As I blogged in March, pain in the outside of the elbow is usually caused by straining the tendons that attach to the bone there. The medical name for it is lateral epicondylitis, though it’s more commonly known as tennis elbow.
If you’re a tennis player, then click here for tips on modifying your equipment and technique to minimise your risk of tennis elbow. However, most sufferers of tennis elbow don’t actually play tennis! So what should you do if you’re a non-tennis-playing victim?
Well, in my experience, most cases of tennis elbow, or RSI, come from having a tight upper back, neck and shoulders. It’s a classic chain reaction:
- When your upper back and ribcage are tight and stiff, it’s harder for your shoulder blade to glide normally over the ribcage – so the muscles that attach to the shoulder blade have to work harder to overcome the resistance of the ribcage.
- When muscles have to work harder, they often get tighter.
- The muscles that attach to the shoulder blade also attach to the ball-and-socket shoulder joint, so a tight shoulder blade will often lead to a tight and jammed shoulder joint that doesn’t move as well as it should.
- When the shoulder joint doesn’t move well, it places more pressure on the muscles around the elbow, which in turn become tight and strained, resulting in tennis elbow.

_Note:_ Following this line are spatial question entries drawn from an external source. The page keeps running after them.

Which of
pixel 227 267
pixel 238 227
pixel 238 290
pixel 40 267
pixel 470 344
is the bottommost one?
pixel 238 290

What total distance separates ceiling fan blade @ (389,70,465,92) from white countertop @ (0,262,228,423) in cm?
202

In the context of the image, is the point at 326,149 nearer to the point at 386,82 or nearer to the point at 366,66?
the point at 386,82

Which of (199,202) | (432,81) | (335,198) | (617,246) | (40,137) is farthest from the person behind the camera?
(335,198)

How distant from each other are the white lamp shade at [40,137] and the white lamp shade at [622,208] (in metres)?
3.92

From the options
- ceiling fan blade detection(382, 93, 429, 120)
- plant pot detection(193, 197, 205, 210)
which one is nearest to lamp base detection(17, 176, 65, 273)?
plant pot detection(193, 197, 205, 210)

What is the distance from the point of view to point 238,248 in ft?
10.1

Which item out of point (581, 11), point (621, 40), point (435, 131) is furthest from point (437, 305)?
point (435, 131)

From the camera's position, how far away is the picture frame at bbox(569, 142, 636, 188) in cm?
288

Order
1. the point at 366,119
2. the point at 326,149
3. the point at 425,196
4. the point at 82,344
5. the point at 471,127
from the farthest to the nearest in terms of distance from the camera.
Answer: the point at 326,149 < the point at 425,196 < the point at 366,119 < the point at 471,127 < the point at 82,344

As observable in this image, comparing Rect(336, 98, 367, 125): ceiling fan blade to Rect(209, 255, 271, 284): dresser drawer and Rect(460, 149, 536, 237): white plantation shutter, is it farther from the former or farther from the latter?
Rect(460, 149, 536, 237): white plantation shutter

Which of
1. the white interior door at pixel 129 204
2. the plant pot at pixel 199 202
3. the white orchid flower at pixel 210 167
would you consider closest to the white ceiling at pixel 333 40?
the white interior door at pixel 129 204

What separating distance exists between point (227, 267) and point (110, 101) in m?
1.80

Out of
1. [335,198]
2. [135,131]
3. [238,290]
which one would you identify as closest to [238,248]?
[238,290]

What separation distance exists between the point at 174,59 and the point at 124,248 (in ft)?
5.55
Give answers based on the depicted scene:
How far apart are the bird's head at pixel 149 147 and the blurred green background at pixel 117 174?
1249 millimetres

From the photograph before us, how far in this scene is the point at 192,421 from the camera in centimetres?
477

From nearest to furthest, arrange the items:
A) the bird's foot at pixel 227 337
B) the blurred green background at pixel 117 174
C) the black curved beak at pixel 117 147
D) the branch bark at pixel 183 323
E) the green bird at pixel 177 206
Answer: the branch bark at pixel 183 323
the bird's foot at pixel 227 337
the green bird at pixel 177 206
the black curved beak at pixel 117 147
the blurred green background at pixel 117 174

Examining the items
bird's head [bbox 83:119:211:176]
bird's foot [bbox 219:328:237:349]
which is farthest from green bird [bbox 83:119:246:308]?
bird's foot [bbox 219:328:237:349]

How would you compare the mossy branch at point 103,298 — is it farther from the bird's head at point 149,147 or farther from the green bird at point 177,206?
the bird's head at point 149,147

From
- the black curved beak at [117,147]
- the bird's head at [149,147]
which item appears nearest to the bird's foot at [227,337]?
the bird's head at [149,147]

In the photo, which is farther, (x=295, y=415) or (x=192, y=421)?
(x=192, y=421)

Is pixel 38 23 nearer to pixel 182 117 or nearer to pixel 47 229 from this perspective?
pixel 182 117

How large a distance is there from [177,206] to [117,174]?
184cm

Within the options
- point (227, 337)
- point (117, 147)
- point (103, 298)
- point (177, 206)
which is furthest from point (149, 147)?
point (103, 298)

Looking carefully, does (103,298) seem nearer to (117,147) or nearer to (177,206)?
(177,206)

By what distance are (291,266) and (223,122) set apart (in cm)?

And what causes tension in the upper back and ribcage? You might say it’s 21st century life – because while it could easily be due to the repetitive strain of hitting tennis balls, for most of us it’s simply a case of dodgy posture caused by long hours sitting in front of the computer or the TV.
What to do about it? Well, you could wait until your shoulder or elbow gets really sore before coming in to see a physiotherapist. But prevention is always better (and quicker!) than cure, and the good news is that tension in the upper back, neck and shoulders is something that a good massage therapist can work on, thereby helping you to avoid getting tennis elbow (and a host of other injuries) in the first place!